Task instructions:
• a. Write out the part of the Bengal seat-sharing passage that opens with the words containing "After an acrimonious" and closes with "will hit him.", word for word.
• b. Continue the passage about Rahul Gandhi's entry into Bengal and the Trinamool–Congress seat dispute from the point where it stops.

Text passage:
————
After an acrimonious run through the North East, Gandhi will enter Bengal on Thursday (25 January). And that’s when the stark reality of the INDI Alliance being in tatters will hit him.
Bengal Chief Minister Mamata Banerjee has repeatedly asserted that she will not allocate more than two (of the 42) Lok Sabha seats in the state to the Congress because Rahul Gandhi’s party is incapable of winning any more than two seats in the state.
With state Congress president Adhir Ranjan Chowdhury rejecting the “insulting offer”, and a war of words going on between the Trinamool and Congress leaders in the state, there is no chance of any seat-sharing between the Trinamool and other constituents of the INDI Alliance.
————
Provided data:
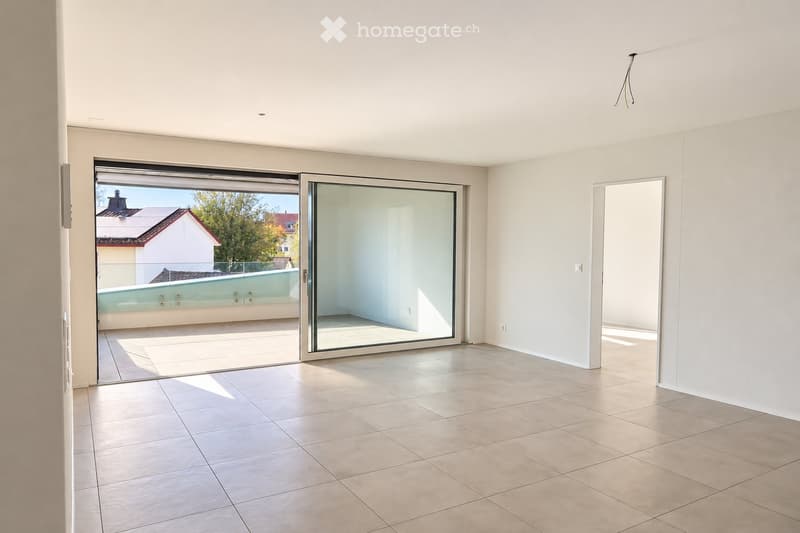 Empty room with tiled floor, large sliding glass doors leading to a balcony, white walls, and a visible outdoor pool area beyond the doors.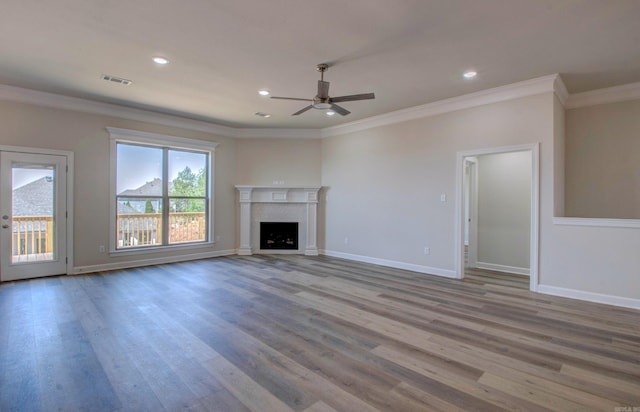 121 Majestic Cir, Maumelle, AR 72113 - unfurnished living room with a ceiling fan, crown molding, wood finished floors, baseboards, and recessed lighting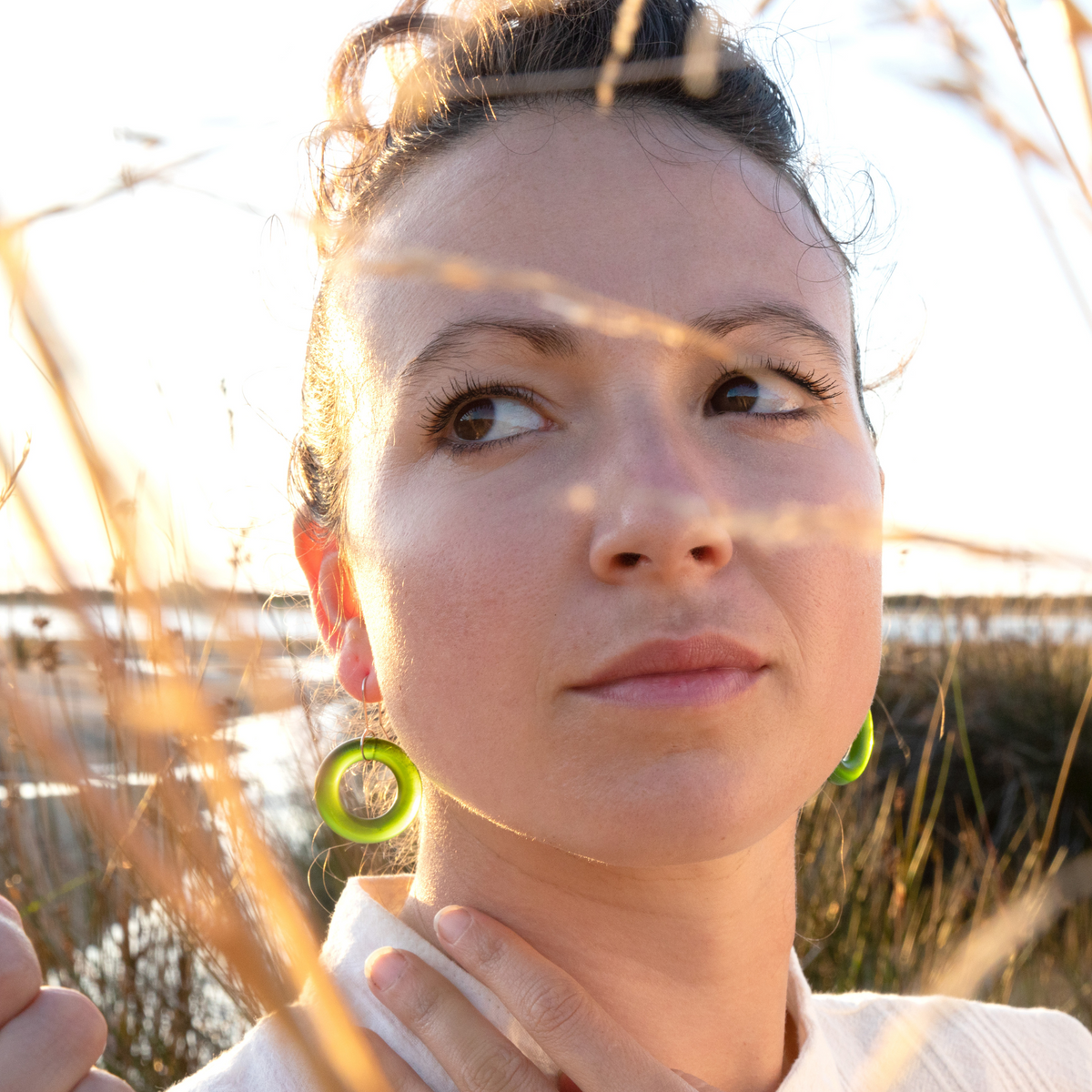Small Hoop Earrings Green worn on model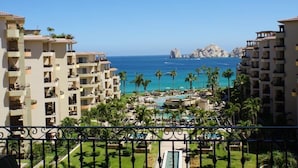 A resort with multiple buildings, a swimming pool, and a view of the ocean with rocky formations in the distance. - UNBELIEVABLE VIEWS-EXTRA LARGE BALCONY FOUR LOUNGE CHAIRS 3 KING BEDS (Cabo San Lucas)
————
Answers to the exercises:
• a.
After an acrimonious run through the North East, Gandhi will enter Bengal on Thursday (25 January). And that’s when the stark reality of the INDI Alliance being in tatters will hit him.

• b.
Also, there is little chance of Trinamool leaders, including Mamata Banerjee, accepting Gandhi’s invitation to join the yatra. The CPI(M), a key ally of the Congress, had announced it will keep away from the yatra if Banerjee joins it.
Rahul Gandhi is close to many top CPI(M) leaders and his coterie comprises many leftists. As such, Rahul Gandhi is bound to care more about the sensitivities of the left rather than those of the Trinamool.
The Bengal leg of the yatra will, thus, come as a stark reality check for Gandhi.